Furthermore, the brief asserts that the test Michigan plans to use is not a reliable indicator of drug abuse or addiction. False positives for marijuana use can be generated by something as simple as taking the over-the-counter painkiller ibuprofen.

Despite evidence from a 1996 federal study showing that "the percentage of welfare recipients using, abusing, or dependent on alcohol or drugs [is] relatively small and consistent with the general U.S. population and those not receiving welfare benefits," officials are determined to go ahead with tests for marijuana and other drugs. By reinforcing prejudices linking drug abuse to aid recipients, they hope to further stigmatize those on welfare and prevent new applicants from applying for benefits. They can employ the stigma to discourage returning applicants as well. Early research showed sizable numbers—up to 30 percent of recipients whom left the rolls and found jobs—returned to welfare cash assistance within two years.

More importantly, time limits on lifetime benefit eligibility are now rapidly approaching for those who have remained on the rolls since the 1996 law went into effect. The pressure to get rid of these “hard sell” cases is intense. Because they experience multiple difficulties including physical and mental illness, marketing them to prospective employers is extremely difficult. Addressing their problems in finding and maintaining a job is a prohibitively expensive enterprise, according to state officials.

A 1999 University of Michigan study of FIA participants in Alpena County found the main barriers to employment were not drug or alcohol use, but medical problems, lack of childcare, lack of education, lack of transportation and school attendance. Numerous state and national organizations including the FIA have identified these problems, and not drug or alcohol abuse, as the most pervasive. Programs to address these barriers are expensive and either inadequate or nonexistent.

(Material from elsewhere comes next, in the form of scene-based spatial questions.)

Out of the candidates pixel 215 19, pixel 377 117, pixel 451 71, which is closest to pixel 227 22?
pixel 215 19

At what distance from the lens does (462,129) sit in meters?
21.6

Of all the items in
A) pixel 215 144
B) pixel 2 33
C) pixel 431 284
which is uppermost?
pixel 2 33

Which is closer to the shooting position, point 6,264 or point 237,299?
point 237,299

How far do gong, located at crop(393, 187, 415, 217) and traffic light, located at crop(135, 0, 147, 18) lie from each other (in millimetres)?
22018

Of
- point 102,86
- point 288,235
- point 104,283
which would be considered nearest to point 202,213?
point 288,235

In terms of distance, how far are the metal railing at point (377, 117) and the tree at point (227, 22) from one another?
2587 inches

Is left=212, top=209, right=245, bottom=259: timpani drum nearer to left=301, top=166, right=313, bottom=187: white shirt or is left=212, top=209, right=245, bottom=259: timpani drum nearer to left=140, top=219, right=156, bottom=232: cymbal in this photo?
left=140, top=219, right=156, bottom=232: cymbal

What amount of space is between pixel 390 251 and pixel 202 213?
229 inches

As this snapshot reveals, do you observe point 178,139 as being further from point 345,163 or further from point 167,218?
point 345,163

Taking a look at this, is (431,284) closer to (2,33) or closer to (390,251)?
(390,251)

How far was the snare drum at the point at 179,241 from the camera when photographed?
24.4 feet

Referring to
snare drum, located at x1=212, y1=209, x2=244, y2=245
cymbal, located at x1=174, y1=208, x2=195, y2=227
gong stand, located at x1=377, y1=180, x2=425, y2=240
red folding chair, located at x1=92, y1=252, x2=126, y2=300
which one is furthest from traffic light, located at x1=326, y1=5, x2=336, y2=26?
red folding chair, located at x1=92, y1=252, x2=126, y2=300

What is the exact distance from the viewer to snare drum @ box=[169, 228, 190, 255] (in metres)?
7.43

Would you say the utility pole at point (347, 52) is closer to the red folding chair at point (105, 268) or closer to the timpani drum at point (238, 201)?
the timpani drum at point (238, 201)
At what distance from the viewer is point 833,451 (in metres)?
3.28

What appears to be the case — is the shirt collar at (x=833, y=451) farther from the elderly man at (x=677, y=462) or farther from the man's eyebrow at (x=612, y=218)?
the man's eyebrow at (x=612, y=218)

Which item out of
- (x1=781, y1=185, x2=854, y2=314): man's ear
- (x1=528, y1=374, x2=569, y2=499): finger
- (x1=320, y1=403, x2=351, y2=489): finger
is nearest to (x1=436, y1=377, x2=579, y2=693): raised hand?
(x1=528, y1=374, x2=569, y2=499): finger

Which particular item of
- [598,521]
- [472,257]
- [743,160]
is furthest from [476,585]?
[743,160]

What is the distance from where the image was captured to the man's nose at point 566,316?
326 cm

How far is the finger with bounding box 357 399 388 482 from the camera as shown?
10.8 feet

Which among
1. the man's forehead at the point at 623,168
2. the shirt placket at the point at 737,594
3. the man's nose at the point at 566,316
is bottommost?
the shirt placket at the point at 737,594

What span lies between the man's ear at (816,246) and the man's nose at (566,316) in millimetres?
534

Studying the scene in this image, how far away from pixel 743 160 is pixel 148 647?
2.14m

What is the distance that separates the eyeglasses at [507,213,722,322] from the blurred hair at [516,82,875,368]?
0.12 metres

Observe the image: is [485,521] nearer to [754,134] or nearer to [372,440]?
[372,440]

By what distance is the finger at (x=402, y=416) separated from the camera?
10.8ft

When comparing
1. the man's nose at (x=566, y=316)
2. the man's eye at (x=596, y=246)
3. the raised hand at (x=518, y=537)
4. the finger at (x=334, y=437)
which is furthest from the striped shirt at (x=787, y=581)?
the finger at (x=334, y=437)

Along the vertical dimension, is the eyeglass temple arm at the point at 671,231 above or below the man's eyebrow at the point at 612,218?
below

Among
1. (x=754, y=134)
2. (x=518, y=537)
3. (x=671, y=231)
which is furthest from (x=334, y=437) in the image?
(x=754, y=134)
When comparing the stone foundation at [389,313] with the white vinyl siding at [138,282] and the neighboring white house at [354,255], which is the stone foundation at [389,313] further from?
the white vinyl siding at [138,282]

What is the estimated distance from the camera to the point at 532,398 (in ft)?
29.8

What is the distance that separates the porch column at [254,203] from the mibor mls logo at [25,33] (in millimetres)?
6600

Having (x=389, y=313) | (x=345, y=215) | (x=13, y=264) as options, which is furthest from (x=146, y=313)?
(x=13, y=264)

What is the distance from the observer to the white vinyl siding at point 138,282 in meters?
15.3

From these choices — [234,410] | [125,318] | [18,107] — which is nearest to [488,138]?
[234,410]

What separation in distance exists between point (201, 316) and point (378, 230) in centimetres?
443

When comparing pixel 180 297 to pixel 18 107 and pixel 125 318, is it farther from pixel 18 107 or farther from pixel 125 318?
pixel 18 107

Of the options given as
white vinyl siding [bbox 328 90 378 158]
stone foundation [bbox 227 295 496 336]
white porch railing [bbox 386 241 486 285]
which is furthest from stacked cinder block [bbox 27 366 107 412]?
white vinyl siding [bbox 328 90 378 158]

Most disingenuous are protests by officials that the aim of the Michigan drug-testing program is treatment, not punishment. The state agency requires that welfare recipients testing positive for illegal drug use successfully complete a treatment program or be cut off welfare. However, how this program will be structured, what constitutes successful completion and how much time a recipient will be allotted to become drug-free is not spelled out. Community drug rehabilitation centers are inadequate already. No residential treatment programs in the target areas have facilities for childcare. Medicaid recipients in Michigan have been pushed into managed-care programs, already notorious for their limitations on mental health and substance abuse services.

What has happened to thousands of mentally ill in the state in the last decade further proves the intent of the new welfare drug-testing program is punishment, not treatment. In September 1999 the University of Michigan Center for Poverty, Risk and Mental Health reviewed a 1994-95 federal survey. They found depression and three other psychiatric disorders were as common as drug use among welfare recipients not otherwise disabled.

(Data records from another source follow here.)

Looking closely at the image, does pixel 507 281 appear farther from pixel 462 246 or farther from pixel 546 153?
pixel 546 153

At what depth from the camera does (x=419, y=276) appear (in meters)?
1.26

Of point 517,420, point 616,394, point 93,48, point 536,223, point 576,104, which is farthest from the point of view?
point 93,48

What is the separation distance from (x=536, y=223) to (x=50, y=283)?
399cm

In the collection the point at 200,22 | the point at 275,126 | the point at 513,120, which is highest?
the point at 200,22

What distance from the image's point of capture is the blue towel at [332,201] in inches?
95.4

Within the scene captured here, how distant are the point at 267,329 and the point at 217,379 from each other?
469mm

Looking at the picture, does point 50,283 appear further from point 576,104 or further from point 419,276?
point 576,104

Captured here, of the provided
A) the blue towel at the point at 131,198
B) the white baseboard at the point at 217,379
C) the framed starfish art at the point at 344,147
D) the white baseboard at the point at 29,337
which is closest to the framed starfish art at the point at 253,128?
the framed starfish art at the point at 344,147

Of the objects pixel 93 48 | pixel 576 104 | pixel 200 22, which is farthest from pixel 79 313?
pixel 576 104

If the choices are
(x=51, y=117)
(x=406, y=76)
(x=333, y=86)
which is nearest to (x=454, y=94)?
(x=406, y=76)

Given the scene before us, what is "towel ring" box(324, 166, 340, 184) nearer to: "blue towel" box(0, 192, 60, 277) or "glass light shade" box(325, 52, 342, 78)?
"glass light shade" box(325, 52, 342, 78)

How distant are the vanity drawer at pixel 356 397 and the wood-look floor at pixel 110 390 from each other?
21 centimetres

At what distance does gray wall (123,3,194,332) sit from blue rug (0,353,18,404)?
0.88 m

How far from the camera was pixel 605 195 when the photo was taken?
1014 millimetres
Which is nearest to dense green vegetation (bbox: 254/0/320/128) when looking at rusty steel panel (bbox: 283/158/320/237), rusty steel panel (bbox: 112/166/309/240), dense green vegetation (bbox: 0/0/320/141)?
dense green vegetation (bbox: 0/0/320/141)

Yet no Michigan law has mandated widespread screening, much less treatment, for these four common mental health problems or any other mental health problems suffered by some welfare recipients, which adversely impact the ability to get and hold a job.

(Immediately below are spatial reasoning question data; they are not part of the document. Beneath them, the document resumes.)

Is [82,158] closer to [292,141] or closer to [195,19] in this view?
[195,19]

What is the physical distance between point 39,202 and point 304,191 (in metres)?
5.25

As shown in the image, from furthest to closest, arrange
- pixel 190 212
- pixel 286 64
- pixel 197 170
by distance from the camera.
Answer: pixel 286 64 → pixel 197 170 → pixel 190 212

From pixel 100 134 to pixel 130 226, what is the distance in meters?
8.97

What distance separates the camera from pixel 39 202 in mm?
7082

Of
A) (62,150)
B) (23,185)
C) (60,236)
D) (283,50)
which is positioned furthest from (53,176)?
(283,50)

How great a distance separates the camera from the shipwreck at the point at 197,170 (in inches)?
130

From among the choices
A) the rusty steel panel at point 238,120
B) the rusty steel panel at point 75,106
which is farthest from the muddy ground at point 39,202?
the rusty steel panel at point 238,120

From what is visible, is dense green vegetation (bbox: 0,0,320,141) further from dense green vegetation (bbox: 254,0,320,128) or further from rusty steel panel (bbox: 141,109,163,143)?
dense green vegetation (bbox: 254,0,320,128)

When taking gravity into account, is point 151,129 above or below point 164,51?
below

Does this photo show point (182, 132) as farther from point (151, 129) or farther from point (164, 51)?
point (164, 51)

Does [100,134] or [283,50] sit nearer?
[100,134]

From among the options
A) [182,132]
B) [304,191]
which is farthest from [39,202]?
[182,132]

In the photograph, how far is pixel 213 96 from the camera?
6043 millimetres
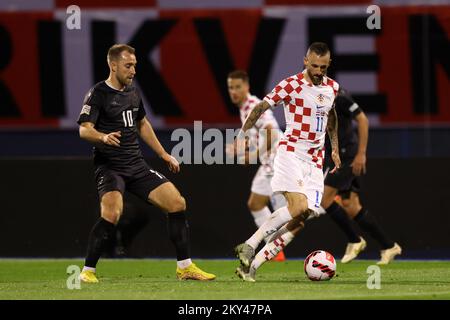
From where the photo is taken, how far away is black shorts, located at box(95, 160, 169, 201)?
9.52 meters

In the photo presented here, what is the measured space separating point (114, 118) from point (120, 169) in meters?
0.45

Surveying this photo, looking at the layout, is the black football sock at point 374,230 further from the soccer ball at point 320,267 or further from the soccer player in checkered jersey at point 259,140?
the soccer ball at point 320,267

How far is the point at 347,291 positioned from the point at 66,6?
305 inches

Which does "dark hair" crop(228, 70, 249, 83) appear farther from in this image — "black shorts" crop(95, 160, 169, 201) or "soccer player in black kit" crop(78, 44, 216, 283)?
"black shorts" crop(95, 160, 169, 201)

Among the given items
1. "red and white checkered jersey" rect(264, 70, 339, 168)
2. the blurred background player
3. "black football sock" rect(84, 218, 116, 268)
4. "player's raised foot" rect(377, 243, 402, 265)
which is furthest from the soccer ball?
"player's raised foot" rect(377, 243, 402, 265)

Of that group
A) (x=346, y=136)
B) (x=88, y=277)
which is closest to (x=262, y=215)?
(x=346, y=136)

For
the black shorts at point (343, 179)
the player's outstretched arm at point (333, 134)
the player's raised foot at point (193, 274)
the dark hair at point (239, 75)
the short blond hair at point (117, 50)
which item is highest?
the short blond hair at point (117, 50)

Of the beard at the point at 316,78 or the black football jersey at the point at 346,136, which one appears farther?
the black football jersey at the point at 346,136

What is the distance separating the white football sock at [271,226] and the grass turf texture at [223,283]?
0.36 metres

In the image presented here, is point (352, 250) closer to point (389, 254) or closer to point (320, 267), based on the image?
point (389, 254)

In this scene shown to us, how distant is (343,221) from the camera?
487 inches

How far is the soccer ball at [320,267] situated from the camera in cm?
942

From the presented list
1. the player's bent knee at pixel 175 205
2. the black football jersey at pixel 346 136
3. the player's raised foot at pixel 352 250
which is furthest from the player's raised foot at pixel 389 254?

Michigan jails and prisons are packed with the mentally ill who ended up there because they did not have access to treatment for debilitating illnesses. Michigan began cutting its health care programs in 1989-90 under the Democratic administration of Governor James Blanchard. Republican Governor John Engler then virtually dismantled mental health care for the poor. From eighteen psychiatric hospitals run by the state government in the early 1960s, housing 19,000 patients, today there are only five institutions, four for adults and one for children, assisting 1,500 patients statewide.

The ACLU has also warned about another punitive outcome of the drug testing. If the government denies recipients benefits required to provide for the basic needs of their children, parents could be charged with child neglect and lose custody of their children.